During the centerpiece party scene, Eve Harrington gives clear voice to this trope, as she and Bill Simpson (Gary Merrill) and Addison DeWitt (George Sanders) and Claudia Casswell (Marilyn Monroe) discuss the devotion to craft and requisite sacrifices that are required to perform successfully
“Why, if there’s nothing else,” she says, “there’s applause.”
Eve, played by Anne Baxter, speaks as if in a trance—almost as if she is meditating rather than in conversation—her eyes glazed over as she imagines what she thinks might be, but never will. This is the clearest sign yet that Eve is one of those broken types. And what’s interesting about that is that her counterpart, Margo, has thoroughly rejected this kind of tilting at windmills by the end of the film.
It is Margo, after all, who decides of her own accord that she doesn’t want the part Eve is scheming to take from her. It is she who decides that Bill is enough. It is she that, without even realizing it, renders Eve’s scheming obsolete. Eve gets what she wants, but not at the expense of Margo. Instead, she gets it because Margo won’t even engage in a ridiculous zero-sum game.
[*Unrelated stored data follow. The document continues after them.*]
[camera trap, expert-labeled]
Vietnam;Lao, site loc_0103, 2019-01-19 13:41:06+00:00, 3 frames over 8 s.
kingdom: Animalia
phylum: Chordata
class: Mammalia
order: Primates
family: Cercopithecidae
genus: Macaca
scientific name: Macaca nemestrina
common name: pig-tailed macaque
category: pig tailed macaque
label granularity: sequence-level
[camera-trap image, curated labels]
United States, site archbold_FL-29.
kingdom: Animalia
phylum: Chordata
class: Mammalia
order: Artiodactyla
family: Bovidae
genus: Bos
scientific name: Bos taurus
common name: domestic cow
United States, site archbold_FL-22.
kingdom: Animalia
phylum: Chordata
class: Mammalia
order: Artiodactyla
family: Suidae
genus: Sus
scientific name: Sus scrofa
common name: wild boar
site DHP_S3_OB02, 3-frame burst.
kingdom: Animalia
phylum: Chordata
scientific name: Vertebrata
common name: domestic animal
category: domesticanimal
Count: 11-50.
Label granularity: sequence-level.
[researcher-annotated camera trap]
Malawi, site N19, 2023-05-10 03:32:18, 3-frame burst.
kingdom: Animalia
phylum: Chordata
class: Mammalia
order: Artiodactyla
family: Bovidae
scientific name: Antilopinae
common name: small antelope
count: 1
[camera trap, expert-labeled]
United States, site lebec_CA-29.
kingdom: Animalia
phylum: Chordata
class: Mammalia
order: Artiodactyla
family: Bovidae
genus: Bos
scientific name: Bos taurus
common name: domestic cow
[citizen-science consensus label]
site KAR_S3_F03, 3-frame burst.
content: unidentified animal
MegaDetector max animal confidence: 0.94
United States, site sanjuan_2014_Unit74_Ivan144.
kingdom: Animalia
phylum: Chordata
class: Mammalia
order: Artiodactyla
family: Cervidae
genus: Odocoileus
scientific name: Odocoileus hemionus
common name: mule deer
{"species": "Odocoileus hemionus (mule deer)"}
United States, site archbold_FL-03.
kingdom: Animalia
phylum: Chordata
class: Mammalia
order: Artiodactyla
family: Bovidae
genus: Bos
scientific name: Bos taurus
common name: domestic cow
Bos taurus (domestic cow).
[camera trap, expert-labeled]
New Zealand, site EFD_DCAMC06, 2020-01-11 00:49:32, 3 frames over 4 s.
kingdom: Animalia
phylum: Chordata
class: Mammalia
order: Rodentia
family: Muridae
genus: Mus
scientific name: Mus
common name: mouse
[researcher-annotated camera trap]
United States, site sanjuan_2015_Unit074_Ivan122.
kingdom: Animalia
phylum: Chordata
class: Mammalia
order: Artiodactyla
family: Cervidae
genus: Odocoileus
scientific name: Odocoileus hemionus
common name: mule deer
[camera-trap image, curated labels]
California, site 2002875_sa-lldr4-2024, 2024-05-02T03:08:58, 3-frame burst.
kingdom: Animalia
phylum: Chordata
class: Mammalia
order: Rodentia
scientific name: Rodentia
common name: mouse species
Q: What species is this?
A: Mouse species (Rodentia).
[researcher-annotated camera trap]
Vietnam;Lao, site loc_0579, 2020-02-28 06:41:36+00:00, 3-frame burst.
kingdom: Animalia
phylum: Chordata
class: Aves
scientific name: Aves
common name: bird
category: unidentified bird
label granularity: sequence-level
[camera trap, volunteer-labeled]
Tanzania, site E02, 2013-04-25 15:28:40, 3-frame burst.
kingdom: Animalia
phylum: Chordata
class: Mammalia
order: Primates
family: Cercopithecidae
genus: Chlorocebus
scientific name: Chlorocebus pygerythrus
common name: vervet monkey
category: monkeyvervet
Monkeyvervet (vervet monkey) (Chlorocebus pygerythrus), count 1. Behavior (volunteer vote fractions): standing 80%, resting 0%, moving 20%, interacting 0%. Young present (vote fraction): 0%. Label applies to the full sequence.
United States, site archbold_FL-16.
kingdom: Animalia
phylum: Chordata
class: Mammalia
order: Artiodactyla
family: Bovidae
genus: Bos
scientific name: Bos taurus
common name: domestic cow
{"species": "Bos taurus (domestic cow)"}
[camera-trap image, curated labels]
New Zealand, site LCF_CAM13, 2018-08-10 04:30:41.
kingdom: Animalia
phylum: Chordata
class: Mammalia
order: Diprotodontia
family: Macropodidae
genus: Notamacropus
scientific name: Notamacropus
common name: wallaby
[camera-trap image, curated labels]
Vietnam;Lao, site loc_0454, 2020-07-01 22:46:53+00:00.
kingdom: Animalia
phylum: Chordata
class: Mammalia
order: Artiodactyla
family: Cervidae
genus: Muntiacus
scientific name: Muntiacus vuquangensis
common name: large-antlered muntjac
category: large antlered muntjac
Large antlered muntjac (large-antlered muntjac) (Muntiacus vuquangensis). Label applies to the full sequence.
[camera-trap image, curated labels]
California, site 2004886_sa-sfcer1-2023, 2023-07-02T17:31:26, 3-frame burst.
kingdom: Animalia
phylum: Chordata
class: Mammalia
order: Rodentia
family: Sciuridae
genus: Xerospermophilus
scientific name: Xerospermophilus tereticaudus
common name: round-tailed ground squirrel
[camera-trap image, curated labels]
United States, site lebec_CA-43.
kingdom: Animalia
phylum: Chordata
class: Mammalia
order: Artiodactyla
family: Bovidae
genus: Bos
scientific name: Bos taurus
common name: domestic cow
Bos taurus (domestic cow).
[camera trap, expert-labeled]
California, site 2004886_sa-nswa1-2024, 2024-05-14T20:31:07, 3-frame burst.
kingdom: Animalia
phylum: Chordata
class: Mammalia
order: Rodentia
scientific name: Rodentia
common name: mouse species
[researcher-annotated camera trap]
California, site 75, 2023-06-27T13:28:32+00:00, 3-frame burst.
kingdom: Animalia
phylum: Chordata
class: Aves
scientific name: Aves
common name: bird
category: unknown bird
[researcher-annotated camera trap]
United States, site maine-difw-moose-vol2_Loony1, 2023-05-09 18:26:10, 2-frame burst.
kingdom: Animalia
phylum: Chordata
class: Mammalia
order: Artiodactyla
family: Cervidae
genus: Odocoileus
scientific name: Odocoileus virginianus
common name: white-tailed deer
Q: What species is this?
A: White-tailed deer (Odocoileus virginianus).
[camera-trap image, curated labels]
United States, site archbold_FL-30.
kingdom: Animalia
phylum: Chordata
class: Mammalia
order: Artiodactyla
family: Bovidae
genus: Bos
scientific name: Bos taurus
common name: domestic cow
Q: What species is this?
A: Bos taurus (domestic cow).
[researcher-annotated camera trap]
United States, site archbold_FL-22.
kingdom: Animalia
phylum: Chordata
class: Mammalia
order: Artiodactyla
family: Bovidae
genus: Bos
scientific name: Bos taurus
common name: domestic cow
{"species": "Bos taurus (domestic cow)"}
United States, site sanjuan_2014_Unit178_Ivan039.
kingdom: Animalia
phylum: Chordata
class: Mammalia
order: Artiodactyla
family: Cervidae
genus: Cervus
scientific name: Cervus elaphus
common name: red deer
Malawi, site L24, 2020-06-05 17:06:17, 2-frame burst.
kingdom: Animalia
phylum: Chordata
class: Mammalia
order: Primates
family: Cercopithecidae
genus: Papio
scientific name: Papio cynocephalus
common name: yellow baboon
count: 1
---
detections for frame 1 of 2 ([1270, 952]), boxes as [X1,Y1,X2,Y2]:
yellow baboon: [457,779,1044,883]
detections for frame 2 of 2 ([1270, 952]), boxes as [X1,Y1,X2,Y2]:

This is aging gracefully. This is being at peace with who you are and what you’ve accomplished, even if you aren’t exactly content. And this is the point at which it becomes hard not to talk about Bette Davis herself, as opposed to the character she is playing.
Davis’ Channing laments her age, putting an exclamation point on it at one juncture by saying she is, “40 … fourrrr-ohhh.” And yet it is her experience and wisdom that disentangles her from the cycle that Eve Harrington begins and that Phoebe (Barbara Bates) perpetuates in the film’s final shot, her visage reflecting infinitely off of floor-length mirrors as she begins to do to Eve what Eve has tried to do to Margo.
It is Margo’s ability to rise above the fray—an ability that feels hard to distinguish from Davis herself—that makes All About Eve so interesting. By the time this film was made, Davis was past her prime. She was nominated for an Oscar for her turn as Margo, and it would not be her last. But you get the sense that those accolades don’t really matter to her character or her—that she, Davis definitely and Margo maybe, draws her satisfaction from other sources.
There is, it would seem, life after and outside of the spotlight, and it needn’t be sad or deluded or pathetic or humiliating.